Feldshuh, who is nominated for a Tony Award for Best Leading Actress in a Play, doesn't actually think anyone mistakes her for the Israeli prime minister, but this last year of passionately rendering Golda has affected her deeply.
"The most immediate change is the understanding that politics is personal," she says. Feldshuh is a longtime fundraiser for Jewish and artistic causes and -- like many actors -- a staunch Democrat.
In "Balcony," the 90-minute play at the Helen Hayes Theatre, she inhabits the septuagenarian on the eve of the Yom Kippur war. (Meir never forgave herself for being caught off guard in 1973, and the losses the war incurred.) The play shifts between the moment at hand -- deciding whether to attack her neighbors or wait -- and the personal life leading up to that moment: her childhood in America, her courtship, her troubled absentee marriage and her life in politics.
Is it hard for Feldshuh to play a politician whose politics she might not support?
"Golda was a practical woman. I don't know if I have her point of view -- but I have her logic," Feldshuh says.
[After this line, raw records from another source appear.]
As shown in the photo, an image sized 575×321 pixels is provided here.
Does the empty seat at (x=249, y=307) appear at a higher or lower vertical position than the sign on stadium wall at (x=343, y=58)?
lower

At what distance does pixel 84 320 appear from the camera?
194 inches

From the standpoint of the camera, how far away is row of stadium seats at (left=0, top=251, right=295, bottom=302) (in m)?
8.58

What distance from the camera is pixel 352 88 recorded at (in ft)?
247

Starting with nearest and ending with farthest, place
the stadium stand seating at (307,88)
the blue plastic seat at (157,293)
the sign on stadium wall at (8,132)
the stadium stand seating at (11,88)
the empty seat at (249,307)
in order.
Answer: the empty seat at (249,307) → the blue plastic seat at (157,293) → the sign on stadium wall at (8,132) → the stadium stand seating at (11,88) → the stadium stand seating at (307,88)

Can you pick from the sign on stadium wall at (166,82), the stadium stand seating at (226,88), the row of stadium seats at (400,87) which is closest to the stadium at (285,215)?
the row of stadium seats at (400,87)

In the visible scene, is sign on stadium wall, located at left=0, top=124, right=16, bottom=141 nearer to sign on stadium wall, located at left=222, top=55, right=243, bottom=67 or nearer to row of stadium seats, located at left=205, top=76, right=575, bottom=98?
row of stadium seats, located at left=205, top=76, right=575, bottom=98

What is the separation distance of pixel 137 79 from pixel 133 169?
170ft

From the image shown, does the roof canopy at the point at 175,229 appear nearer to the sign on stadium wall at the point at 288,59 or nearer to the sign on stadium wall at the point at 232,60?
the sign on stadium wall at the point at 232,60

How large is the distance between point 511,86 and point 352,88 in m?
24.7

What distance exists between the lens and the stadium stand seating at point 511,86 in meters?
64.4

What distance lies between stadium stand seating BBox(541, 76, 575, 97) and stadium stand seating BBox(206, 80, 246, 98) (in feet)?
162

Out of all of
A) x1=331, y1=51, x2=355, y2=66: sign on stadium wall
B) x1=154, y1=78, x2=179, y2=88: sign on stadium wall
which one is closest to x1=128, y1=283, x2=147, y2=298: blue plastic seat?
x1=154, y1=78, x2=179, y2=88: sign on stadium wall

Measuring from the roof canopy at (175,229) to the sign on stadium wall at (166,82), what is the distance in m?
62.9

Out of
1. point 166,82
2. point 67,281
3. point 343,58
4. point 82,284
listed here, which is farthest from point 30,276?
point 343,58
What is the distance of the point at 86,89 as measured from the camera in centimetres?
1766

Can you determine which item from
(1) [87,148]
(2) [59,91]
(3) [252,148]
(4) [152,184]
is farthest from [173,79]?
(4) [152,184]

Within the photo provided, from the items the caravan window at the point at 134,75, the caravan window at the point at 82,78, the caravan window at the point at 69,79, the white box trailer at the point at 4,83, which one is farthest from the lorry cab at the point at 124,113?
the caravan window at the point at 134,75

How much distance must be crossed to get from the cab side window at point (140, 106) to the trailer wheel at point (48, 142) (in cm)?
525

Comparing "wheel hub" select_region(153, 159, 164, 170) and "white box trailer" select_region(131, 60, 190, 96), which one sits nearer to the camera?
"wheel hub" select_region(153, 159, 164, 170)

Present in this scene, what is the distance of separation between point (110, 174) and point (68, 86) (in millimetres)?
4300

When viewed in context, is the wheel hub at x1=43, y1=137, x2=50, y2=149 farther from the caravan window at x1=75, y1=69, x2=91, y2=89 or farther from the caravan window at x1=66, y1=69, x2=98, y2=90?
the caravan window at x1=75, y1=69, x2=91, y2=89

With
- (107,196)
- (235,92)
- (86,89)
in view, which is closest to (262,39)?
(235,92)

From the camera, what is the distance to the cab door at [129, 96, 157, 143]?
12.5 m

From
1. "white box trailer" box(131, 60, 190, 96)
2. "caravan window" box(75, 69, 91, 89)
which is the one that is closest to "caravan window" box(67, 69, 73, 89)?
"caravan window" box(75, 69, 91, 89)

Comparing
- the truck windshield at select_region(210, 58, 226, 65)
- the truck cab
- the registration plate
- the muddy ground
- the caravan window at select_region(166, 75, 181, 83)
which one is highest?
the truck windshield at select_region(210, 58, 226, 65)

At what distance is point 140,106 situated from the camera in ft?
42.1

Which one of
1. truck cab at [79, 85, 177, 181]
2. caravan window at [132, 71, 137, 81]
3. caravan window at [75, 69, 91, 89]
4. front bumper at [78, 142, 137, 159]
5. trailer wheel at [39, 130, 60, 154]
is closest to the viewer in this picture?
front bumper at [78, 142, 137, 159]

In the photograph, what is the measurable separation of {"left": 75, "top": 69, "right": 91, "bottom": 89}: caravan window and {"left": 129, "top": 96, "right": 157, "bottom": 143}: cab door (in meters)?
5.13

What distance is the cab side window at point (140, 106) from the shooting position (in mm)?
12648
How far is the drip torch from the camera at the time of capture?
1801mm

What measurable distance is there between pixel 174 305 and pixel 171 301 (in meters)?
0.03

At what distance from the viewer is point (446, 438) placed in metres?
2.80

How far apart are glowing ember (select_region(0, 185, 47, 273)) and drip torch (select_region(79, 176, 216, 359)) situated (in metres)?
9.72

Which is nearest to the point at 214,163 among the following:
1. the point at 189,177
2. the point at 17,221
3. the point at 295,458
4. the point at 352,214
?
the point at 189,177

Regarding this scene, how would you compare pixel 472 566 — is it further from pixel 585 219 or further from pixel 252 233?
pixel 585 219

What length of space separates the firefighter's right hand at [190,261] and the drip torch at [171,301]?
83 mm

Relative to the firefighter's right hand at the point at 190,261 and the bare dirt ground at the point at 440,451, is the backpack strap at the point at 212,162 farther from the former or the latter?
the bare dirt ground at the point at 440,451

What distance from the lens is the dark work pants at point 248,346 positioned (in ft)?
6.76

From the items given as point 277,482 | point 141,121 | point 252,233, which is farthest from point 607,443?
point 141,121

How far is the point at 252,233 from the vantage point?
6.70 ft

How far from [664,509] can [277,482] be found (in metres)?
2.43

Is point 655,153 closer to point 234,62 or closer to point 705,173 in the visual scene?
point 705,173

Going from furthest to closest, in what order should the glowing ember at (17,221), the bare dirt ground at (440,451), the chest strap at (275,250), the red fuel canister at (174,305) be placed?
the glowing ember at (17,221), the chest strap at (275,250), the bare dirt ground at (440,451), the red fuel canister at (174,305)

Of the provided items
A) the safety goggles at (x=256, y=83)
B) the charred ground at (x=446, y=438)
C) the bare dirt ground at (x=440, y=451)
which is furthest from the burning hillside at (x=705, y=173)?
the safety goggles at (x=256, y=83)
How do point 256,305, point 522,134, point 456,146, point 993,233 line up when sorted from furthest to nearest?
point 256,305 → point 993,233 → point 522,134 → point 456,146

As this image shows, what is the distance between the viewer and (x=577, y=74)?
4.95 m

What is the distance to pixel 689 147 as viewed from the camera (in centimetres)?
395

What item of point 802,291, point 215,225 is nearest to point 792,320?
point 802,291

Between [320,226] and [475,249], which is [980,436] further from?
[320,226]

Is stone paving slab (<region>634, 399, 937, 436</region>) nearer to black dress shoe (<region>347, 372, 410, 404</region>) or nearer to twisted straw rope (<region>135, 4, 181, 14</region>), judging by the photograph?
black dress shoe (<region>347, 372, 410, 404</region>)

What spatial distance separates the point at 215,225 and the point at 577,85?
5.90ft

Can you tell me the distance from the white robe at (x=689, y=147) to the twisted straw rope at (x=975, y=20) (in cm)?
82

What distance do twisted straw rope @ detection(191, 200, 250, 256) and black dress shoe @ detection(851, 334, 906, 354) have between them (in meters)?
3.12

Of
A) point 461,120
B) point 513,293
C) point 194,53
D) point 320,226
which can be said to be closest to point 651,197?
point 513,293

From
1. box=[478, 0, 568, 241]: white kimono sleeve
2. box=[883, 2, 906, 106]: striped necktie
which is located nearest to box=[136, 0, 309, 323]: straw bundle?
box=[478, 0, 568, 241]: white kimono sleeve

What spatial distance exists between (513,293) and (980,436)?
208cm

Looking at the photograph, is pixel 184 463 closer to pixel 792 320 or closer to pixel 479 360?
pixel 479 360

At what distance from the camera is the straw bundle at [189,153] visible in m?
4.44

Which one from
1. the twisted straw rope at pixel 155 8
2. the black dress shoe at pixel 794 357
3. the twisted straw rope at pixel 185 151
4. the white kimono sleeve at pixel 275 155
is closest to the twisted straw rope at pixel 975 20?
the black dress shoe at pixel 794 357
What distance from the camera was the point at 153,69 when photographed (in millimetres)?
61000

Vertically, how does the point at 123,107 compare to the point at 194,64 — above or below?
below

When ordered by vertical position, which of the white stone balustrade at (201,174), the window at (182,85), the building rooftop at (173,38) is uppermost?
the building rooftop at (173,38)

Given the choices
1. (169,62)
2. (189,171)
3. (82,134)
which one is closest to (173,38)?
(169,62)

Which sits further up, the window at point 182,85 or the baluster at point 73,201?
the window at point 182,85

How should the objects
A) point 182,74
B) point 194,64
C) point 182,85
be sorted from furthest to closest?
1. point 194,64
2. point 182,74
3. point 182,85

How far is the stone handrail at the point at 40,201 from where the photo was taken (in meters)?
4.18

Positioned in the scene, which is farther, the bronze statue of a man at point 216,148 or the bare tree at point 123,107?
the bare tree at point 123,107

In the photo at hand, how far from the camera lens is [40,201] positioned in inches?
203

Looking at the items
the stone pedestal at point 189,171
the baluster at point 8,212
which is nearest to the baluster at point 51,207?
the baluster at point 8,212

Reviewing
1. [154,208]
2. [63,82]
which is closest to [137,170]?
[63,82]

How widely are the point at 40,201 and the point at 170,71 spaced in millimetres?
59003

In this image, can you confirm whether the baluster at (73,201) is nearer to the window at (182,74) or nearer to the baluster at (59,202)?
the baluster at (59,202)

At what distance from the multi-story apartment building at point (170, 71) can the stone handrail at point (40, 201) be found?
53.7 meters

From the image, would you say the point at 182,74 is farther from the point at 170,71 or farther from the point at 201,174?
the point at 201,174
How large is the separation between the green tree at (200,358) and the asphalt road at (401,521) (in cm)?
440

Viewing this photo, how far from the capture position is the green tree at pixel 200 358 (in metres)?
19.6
The actress does a grueling, gravelly performance, much of it shouting on the phone, at the audience and to God himself. Felshuh's performance has struck a chord among reviewers and audiences -- which on this night seems to be comprised of religious and elderly Jews and Christians. (Shimon Peres and Ehud Barak have been among the dignitaries who have seen the play.)
Since she began the play, Feldshuh has been following the news, trying to put daily context into her shows. A supporter of the "Seeds of Peace," a nonprofit, nonpolitical organization that helps teenagers from regions of conflict, she is not quite an expert on how her personal politics merge with that of Golda -- who is made more palatable by her fictionalization in the writing of this play.
But even if Feldshuh isn't clear on Golda's politics, she is clear on the woman herself.
"She has given great resonance about dead honesty, truly modest, humble, nonmaterialistic," Feldshuh says. "It's the biggest life I've ever had the privilege of playing."
The Tony Awards air June 6 at 8 p.m. on CBS.